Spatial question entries
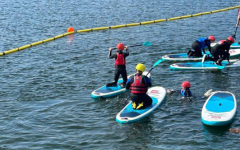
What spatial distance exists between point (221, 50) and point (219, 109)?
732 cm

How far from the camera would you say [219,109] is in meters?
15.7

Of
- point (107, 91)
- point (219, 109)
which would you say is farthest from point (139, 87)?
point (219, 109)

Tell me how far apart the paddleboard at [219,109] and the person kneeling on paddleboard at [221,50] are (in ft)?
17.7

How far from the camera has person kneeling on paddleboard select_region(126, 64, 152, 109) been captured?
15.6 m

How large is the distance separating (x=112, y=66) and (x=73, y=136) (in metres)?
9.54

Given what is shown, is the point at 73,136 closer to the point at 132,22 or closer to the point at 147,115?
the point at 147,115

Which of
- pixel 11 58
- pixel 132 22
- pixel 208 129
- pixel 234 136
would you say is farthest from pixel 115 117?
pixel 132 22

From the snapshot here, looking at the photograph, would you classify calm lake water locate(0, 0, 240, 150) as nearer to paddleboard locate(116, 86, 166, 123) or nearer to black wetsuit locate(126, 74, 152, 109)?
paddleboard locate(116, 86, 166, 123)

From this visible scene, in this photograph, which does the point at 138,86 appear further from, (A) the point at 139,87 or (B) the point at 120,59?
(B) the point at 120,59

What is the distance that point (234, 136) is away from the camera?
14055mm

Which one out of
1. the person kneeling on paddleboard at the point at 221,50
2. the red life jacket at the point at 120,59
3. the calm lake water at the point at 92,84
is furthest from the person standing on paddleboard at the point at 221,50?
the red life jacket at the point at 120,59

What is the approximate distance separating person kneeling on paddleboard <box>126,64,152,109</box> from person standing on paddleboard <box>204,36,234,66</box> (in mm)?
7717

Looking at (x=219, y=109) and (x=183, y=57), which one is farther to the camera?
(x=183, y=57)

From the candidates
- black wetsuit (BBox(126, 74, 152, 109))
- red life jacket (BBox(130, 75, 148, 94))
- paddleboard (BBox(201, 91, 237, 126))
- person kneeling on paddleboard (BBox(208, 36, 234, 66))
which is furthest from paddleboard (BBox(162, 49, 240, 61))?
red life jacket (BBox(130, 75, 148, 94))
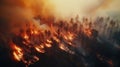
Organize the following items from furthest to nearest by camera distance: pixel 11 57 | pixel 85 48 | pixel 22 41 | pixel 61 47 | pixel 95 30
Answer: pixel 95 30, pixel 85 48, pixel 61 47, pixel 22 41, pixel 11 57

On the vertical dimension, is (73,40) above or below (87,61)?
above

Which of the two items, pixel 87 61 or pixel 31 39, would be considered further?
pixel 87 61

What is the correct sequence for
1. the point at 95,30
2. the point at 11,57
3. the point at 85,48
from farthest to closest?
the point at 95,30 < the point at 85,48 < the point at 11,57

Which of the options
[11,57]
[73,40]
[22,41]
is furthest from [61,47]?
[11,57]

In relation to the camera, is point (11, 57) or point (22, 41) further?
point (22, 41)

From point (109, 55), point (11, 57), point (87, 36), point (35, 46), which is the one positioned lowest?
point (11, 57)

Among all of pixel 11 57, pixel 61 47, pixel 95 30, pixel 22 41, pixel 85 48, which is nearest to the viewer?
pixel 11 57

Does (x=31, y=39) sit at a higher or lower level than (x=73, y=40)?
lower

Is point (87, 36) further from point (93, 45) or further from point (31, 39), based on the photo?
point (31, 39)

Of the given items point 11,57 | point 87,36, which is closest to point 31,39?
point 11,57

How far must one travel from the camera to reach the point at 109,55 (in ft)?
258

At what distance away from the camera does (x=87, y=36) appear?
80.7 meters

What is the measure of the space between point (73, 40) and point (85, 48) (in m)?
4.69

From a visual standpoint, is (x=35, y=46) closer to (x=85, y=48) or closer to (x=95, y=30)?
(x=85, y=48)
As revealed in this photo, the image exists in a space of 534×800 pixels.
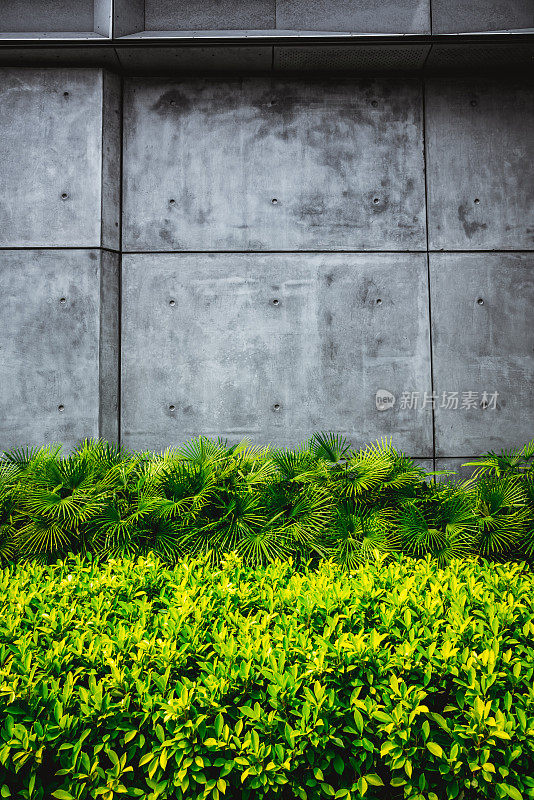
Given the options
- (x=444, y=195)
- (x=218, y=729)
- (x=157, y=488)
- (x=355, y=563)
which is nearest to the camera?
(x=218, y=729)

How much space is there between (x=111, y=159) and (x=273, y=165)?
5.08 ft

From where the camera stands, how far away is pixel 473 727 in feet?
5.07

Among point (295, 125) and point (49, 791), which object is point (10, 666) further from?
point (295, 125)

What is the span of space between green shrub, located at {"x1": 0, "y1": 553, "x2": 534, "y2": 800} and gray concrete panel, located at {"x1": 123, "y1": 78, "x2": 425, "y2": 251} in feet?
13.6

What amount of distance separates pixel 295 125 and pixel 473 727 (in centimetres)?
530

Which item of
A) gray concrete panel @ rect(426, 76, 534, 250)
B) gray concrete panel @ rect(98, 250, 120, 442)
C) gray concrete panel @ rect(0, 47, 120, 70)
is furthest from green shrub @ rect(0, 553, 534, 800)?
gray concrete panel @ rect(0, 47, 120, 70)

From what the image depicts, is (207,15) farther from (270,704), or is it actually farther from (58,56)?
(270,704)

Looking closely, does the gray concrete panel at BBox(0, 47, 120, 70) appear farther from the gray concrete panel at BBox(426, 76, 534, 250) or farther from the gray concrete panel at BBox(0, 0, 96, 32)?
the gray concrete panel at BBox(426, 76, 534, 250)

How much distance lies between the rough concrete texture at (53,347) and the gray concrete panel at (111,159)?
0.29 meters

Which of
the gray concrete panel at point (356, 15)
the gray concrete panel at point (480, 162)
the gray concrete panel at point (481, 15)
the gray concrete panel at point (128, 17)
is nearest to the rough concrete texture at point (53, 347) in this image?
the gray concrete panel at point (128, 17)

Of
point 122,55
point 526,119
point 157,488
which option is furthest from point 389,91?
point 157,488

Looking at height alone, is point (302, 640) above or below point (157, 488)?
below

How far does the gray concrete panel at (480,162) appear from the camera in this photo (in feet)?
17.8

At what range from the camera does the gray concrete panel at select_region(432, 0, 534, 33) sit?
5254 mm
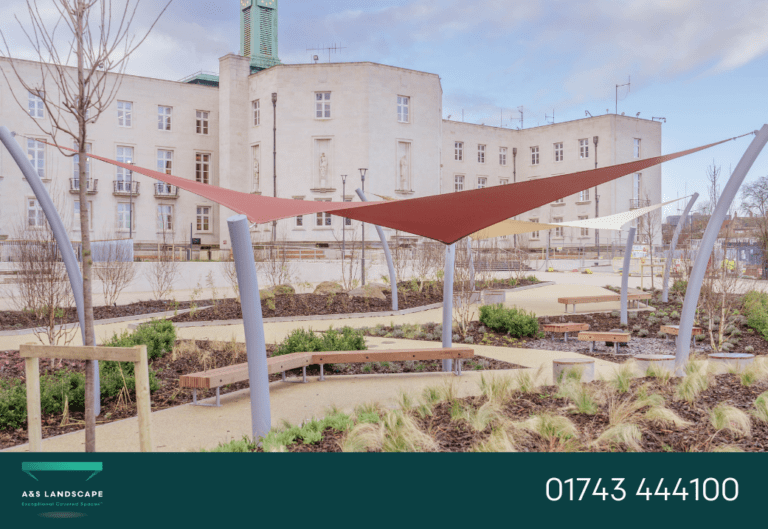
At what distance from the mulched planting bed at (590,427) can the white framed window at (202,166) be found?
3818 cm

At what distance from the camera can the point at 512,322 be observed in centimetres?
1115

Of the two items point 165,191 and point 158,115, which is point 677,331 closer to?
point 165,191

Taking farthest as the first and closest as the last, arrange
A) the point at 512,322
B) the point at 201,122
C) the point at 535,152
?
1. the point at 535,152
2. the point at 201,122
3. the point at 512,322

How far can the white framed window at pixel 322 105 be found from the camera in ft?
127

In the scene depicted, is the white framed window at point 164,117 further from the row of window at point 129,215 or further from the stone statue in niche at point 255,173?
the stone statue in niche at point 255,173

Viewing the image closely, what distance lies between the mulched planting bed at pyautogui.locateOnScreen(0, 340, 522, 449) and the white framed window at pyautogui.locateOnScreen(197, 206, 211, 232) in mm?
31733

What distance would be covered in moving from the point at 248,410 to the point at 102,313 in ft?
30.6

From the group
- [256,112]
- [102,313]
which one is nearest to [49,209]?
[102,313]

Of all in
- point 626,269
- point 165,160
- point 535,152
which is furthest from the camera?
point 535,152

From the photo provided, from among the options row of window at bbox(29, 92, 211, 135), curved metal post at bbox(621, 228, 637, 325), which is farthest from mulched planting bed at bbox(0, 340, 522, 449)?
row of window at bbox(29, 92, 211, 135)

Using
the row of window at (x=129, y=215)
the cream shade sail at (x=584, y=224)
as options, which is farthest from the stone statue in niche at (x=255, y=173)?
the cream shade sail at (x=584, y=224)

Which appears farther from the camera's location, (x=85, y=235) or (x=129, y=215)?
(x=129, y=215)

◆ Goal of the exercise
Locate each line in the items above that contains the word "found" and copy those lines out. Case counts.

◆ Result for this task
At what distance from the mulched planting bed at (590,427) can the white framed window at (202,166) be found?
How far can the white framed window at pixel 322 105 be found from the camera in ft?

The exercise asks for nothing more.